→ **EXERCISE BRIEF**
List every country that the essay on nuclear disarmament says still shows the phenomenon of 'nuclear nationalism'.

→ **DOCUMENT TEXT**
▽

Issue No. 15, May 1997

Evolutionary versus Planned Approaches to Nuclear Disarmament
by William Walker

Author's note: what follows is a presentation given at the Joint Seminar on Asian Security held in New Delhi on 23-24 January 1997 by the United Services Institution of India and the Royal United Services Institute for Defence Studies, London.

Introduction

Nuclear disarmament has always been on the international agenda, and it has never been on the international agenda. To be more precise, it has been spoken about and dreamt about for over fifty years, but it has never been embraced by the policy communities that matter in the nation States with serious nuclear weapon programmes. Especially during the Cold War, the belief that nuclear weapons deterred war became deeply entrenched within these communities.

This situation has both changed and not changed in recent times. Comprehensive nuclear disarmament is being advocated by governments and non-governmental organisations, and by people of all kinds, with an insistence that is unprecedented. They are demanding action, and an end to prevarication. Despite this pressure, the elites that decide nuclear weapon policy, whether in London, Washington, Beijing or New Delhi, still show no enthusiasm for nuclear disarmament. They may lend rhetorical support to the idea, but they will not embrace it and take steps to implement it.

This lack of enthusiasm may partly be put down to inertia. Bureaucracies have been established, money expended, facilities built, equipment deployed and careers nurtured over decades in the countries that have active nuclear weapon programmes. In addition, the possession of nuclear weapons has become bound up with those countries' self-esteem. As recent events have shown, the phenomenon of 'nuclear nationalism' remains very much alive in France, India and Russia, and even in Britain where nuclear disarmament has become a taboo in political parties that once espoused it. They fear that even to mention it would incite popular reactions in favour of nuclear weapons, and cast doubts over their commitments to national security.

However, the main reason for the resistance of policy elites to disarmament, and for their ability to mount effective campaigns against it within the corridors of power, is that satisfactory answers have not yet been given to three fundamental questions.

1. Would nuclear disarmament increase or decrease national, regional and global security?

2. What exactly is entailed by nuclear disarmament - what is being disarmed, and when has whatever is being disarmed finally been disarmed?

3. How do we get from here to there safely and securely, and once in the condition of disarmament how can we collectively ensure that we all stay there (that is, how can the international community guard against the possibility of 'break-outs')?

Unhappily, there are no clear, unambiguous answers to these questions. Indeed, there cannot be such answers at present. The end of the Cold War is too recent to tell whether relations between great powers can remain peaceful without some vestige of nuclear deterrence; the dismantling and re-regulation of the vast US and Russian nuclear infrastructures have to go much further before judgements can be made about the final condition that will be called 'disarmament'; there needs to be confidence that the process of disarmament will not, at certain stages and in certain contexts, increase insecurity; and as yet there is no agreement on how to mount an effective guard against break-out during disarmament and after it has been achieved. Uncertainty is inherent to the current situation.

△

→ **DATA LISTING**
▽

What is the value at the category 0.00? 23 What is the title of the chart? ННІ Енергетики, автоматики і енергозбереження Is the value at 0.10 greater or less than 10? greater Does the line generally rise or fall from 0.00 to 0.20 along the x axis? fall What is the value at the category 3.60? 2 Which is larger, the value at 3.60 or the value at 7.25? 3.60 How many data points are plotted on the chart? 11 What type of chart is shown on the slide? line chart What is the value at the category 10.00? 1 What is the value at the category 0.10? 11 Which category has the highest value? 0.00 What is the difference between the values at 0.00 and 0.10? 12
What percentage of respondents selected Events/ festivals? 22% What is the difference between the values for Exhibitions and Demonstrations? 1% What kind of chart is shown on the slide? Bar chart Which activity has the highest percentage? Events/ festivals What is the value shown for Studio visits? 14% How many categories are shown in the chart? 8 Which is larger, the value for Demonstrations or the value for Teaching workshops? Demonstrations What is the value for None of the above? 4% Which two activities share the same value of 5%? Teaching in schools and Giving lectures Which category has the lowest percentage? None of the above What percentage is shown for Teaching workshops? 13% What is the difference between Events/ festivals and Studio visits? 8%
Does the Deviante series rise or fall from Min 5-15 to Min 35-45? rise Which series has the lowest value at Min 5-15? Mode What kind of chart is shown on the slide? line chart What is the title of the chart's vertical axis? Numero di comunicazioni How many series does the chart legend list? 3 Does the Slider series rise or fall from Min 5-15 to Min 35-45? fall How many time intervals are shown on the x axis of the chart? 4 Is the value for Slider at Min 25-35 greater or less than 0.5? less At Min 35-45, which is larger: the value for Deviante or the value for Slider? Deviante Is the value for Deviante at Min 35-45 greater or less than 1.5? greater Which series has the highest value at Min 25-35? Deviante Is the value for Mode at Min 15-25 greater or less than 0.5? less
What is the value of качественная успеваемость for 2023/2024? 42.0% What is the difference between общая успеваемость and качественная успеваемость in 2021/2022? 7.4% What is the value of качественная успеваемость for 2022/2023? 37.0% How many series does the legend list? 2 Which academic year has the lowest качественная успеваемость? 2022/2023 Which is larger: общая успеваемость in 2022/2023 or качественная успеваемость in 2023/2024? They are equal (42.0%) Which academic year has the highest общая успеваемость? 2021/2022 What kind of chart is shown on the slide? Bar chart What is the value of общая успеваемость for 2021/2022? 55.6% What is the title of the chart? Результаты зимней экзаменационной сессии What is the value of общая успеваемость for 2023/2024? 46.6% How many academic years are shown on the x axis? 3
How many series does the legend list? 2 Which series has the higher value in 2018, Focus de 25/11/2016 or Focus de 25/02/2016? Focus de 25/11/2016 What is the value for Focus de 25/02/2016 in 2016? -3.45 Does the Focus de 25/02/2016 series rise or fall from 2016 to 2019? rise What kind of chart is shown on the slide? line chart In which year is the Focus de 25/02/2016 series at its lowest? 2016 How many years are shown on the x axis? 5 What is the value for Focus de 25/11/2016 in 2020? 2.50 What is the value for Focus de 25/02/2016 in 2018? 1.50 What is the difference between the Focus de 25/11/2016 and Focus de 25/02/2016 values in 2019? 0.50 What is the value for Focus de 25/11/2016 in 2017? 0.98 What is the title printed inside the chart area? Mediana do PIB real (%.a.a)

△

→ **EXPECTED ANSWER**
France, India, Russia, Britain